From: Eugene Feingold <feingold@SPH.UMICH.EDU>
Subject: A message from Educators for Tobacco-Free Investments by TIAA-CREF
YOU CAN VOTE IN OCTOBER TO HAVE TIAA-CREF DISPOSE OF ITS TOBACCO INVESTMENTS
CREF (College Retirement Equities Fund) owns almost $2 BILLION of tobacco stock, most of it in Philip Morris, a director of which sits on the CREF Board.
If you're a CREF participant, you have good reason to be uncomfortable with these investments, on both ethical and financial grounds. And you'll have the chance to do something about it in October when you receive your annual proxy mailing from TIAA-CREF.
On that proxy ballot is a proposal, sponsored by Dr. C. Everett Koop, former Surgeon General of the United States, and Eugene Feingold, past president of fthe American Public Health Association, which asks that CREF divest itself, in an orderly fashion, of its tobacco-related investments. I urge you to vote for the divestiture resolution. This position has been endorsed by former Harvard University president Derek Bok, the American Medical Association, the American Public Health Association, and the Michigan Conference of the AAUP, among others.
Tobacco is a risky investment; the financial risks for the industry are evident from the efforts it has been making to settle the suits against it. Congress is considering what to do about these settlement efforts. It's particularly important for the intellectual leadership of our country to point up the illegitimacy of the industry so as to discourage the kind of kowtowing to industry desires that we've seen in the past.

▶ Dataset entries
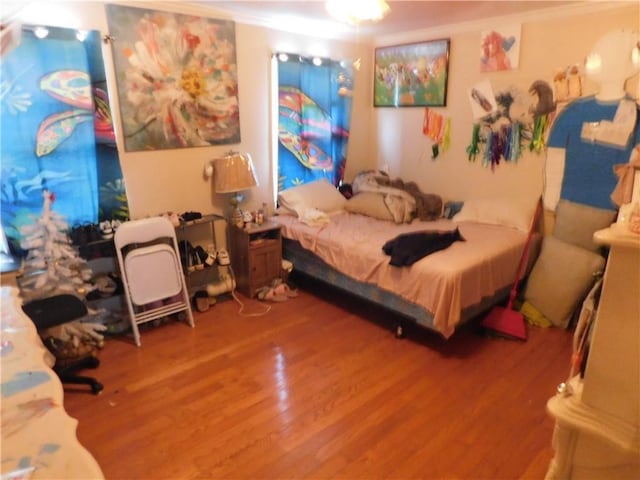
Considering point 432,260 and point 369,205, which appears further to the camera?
point 369,205

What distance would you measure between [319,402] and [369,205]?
6.48 feet

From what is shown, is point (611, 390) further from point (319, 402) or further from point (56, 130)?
point (56, 130)

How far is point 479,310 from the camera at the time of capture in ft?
9.66

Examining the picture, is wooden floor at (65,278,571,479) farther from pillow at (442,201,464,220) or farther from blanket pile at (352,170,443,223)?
pillow at (442,201,464,220)

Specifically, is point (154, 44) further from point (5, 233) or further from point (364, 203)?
point (364, 203)

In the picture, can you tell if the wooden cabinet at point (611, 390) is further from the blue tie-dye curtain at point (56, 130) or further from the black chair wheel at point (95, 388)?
the blue tie-dye curtain at point (56, 130)

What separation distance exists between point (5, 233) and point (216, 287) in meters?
1.47

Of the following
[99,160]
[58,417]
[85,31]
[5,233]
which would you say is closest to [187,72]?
[85,31]

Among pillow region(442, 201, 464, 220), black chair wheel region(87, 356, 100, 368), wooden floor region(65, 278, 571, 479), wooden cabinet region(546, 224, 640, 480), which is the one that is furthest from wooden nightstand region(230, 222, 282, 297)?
wooden cabinet region(546, 224, 640, 480)

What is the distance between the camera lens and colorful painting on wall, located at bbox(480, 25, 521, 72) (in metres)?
3.29

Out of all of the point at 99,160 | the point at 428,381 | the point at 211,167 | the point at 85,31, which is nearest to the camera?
the point at 428,381

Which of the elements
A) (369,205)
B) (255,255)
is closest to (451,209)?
(369,205)

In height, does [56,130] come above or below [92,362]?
above

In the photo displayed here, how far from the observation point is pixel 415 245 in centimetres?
285
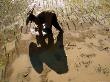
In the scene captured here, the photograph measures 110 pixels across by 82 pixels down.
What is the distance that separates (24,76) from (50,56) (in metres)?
1.04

▶ Brief
According to the tobacco divestment message, how much tobacco stock does CREF own? None of the rows are needed here.

▶ Solution
Almost $2 billion